■ **SET TASKS**
1. Answer these questions from the excerpt on the shallow lined tunnel, one line per answer, each marked like its question:
(a) What two methods does the solution employ?
(b) What do R and r denote?
(c) Which circles bound the two concentric circles in the ζ-plane?
2. Reproduce word for word the part of the excerpt on the shallow lined tunnel from "The aim at this" up to and including "around a shallow.".
3. Resume the excerpt on the shallow lined tunnel from where it stops, writing the part that comes next.

■ **EXTRACTED TEXT**
************
The aim at this paper is to give a plane-strain elastic solution to shallow buried lined circular tunnel, under the deformation of surrounding rock inner edge. The solution employs complex potential functions and conformal mapping method, and is verified by a series of numerical simulations. Through numerical examples, the solution is adopted to study the elasticity modular influences on the stress distribution around a shallow.

2 General Consideration

2.1 Description of the Problem

The problem deals with an elastic shallow buried lined circular tunnel in an elastic homogeneous material. The upper boundary of the half plane and lining inner boundary are considered to be free of stress, and the boundaries of the surrounding rock inner edge are assigned the displacement. The tunnel radius of lining and Surrounding rock is denoted by R and r, respectively. The tunnel axis is at a depth h from ground surface, and surrounding rock inner edge is at a depth d from ground surface (Fig. 1). Lining and Surrounding rock is assumed as isotropic and homogenous materials. It is supposed that liner is installed without any delay after tunnel excavation,and due to excavation produced deformation of the inner boundary is W. The infinite plate on complex plane is divided into two isotropic homogenous regions of S₁ and S₂ bounded by contours L₁ and L₂. The regions S₁ and S₂ referred to rock mass and concrete lining with Young modulus E₁, E₂ and Poisson ratio v₁, v₂, respectively. Assuming that the tunnel is infinitely long, the plane strain problem was analyzed. The shallow lining tunnel model established is shown in Fig. 1.

Fig. 1

The model of Lined tunnel at shallow depth

2.2 Conformal Mapping

Through two mapping functions, the region in the z-plane can be mapped conformally onto two circular rings (region γ₁ and γ₂) in the ζ-plane. Let w₁(ζ) be a conformal mapping function which maps boundaries L1 and the upper boundary of the half plane for two concentric circles (Fig. 2), bounded by the circles |ζ| = 1 and |ζ| = α. The conformal transformation is

Fig. 2

The mapping functions of surrounding rock

$$z = w_{1} \left( \zeta \right) = - ia\frac{1 + \zeta }{1 - \zeta }$$

(1)
************
■ **STORED RECORDS**
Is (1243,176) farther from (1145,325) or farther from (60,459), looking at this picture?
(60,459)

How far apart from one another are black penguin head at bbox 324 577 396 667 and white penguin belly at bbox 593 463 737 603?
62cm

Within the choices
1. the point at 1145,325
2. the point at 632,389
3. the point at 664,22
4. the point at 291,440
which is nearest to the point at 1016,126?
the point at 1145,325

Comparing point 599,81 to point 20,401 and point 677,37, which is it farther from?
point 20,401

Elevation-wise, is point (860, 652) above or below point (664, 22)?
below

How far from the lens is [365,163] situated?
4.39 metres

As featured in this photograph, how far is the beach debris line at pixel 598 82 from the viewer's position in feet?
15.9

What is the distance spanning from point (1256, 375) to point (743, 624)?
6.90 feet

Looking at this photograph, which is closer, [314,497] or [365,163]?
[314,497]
************
■ **EXERCISE ANSWERS**
1.
(a) Complex potential functions and the conformal mapping method.
(b) The tunnel radius of the lining and of the surrounding rock, respectively.
(c) The circles |ζ| = 1 and |ζ| = α.

2.
The aim at this paper is to give a plane-strain elastic solution to shallow buried lined circular tunnel, under the deformation of surrounding rock inner edge. The solution employs complex potential functions and conformal mapping method, and is verified by a series of numerical simulations. Through numerical examples, the solution is adopted to study the elasticity modular influences on the stress distribution around a shallow.

3.
where

$$a = h\frac{{1 - \alpha^{2} }}{{1 + \alpha^{2} }},\quad \alpha = \frac{1}{r}\left( {h - \sqrt {h^{2} - r^{2} } } \right)$$

(2)

Let w₂(η) be a conformal mapping function which maps boundaries L1 and L2 into two concentric circles (Fig. 3), bounded by the circles |η| = 1 and |η| = R₀, R₀ = R/r. The conformal transformation is

Fig. 3

The mapping functions of lining

$$z = w_{2} \left( \eta \right) = r\eta$$

(3)

2.3 Basic Equation

Two potential functions corresponding to the surrounding rock domain can be expressed by Laurent series (Sokolnikoff and Specht 1956)

$$\varphi_{1} \left( \zeta \right) = \sum\limits_{k = 0}^{\infty } {a_{k} } \zeta^{k} + \sum\limits_{k = 1}^{\infty } {b_{k} } \zeta^{ - k} \quad \psi_{1} \left( \zeta \right) = \sum\limits_{k = 0}^{\infty } {c_{k} \zeta^{k} } + \sum\limits_{k = 1}^{\infty } {d_{k} \zeta^{ - k} }$$

(4)

In the same way, two analytic functions corresponding to the lining can be expressed by Laurent series (Sokolnikoff and Specht 1956)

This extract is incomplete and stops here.